## [The data]
== Segment start ==

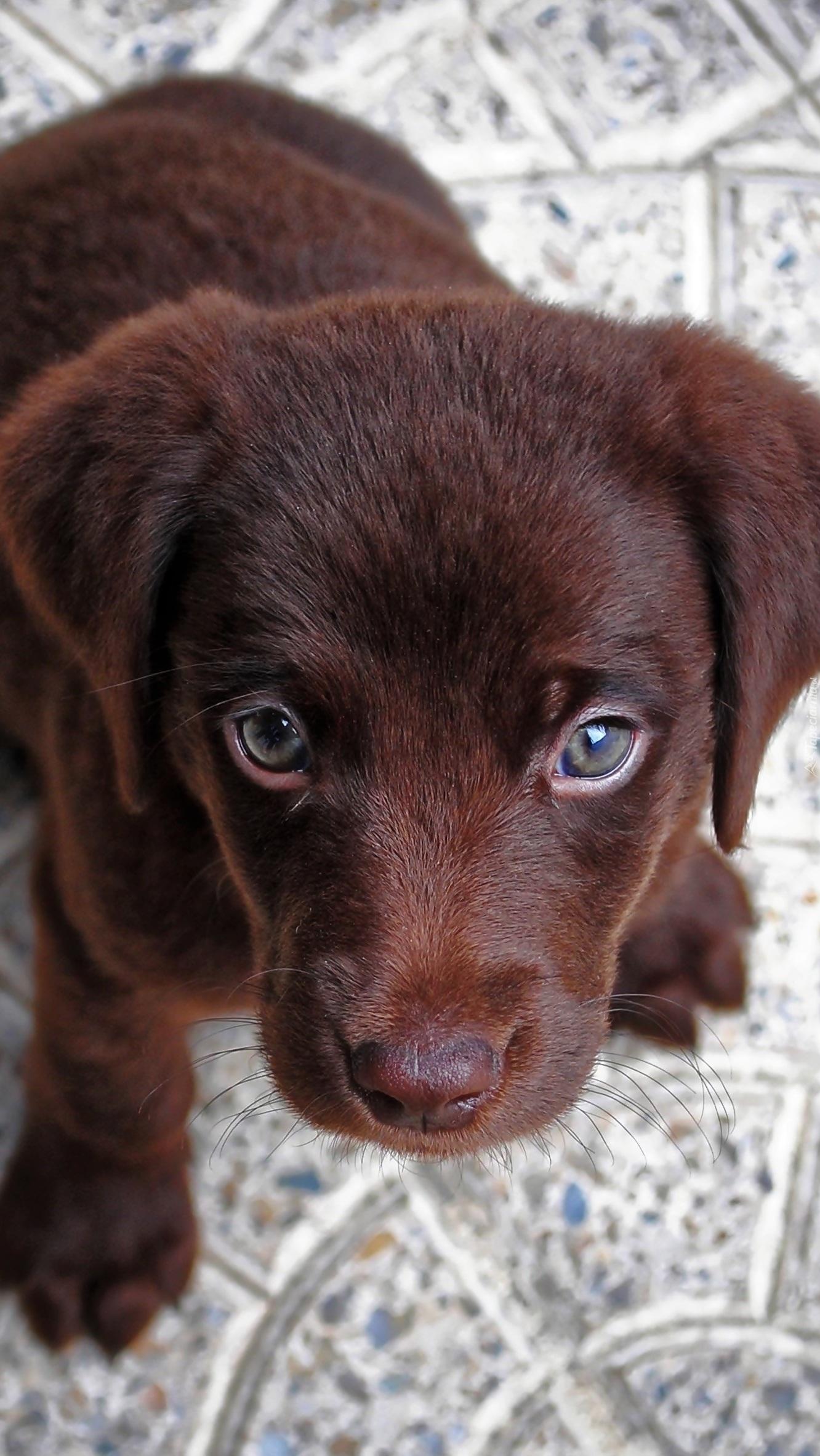 Brązowy szczeniak o smutnych oczach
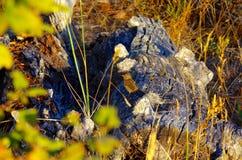 Gorrión en un inicio de sesión resistido de la madera de deriva el último sol Foto de archivo libre de regalías
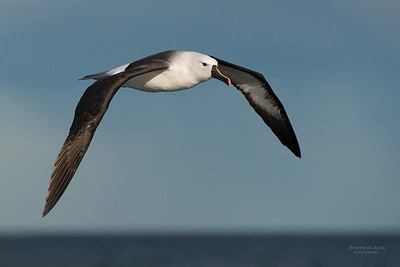 Indian Yellow-nosed Albatross, Wollongong Pelagic, NSW, Jul 2014-9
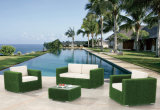 Osier de patio de jardin/sofa de rotin réglé - meubles extérieurs (LN-3027)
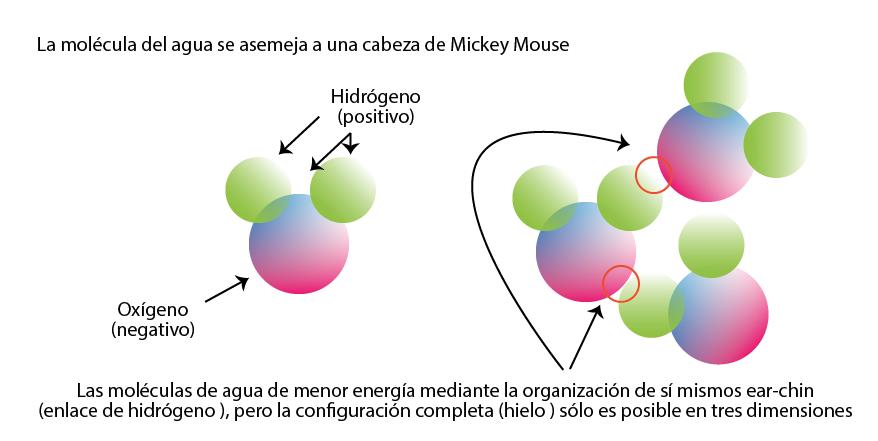 Figura 2. Una representación esquemática de una molécula de agua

== Segment end ==

## [Exercise goal]
Leave the pictures out and reproduce all of the records exactly.

## [Response to this exercise]
 Brązowy szczeniak o smutnych oczach
 Gorrión en un inicio de sesión resistido de la madera de deriva el último sol Foto de archivo libre de regalías
 Indian Yellow-nosed Albatross, Wollongong Pelagic, NSW, Jul 2014-9
 Osier de patio de jardin/sofa de rotin réglé - meubles extérieurs (LN-3027)
 Figura 2. Una representación esquemática de una molécula de agua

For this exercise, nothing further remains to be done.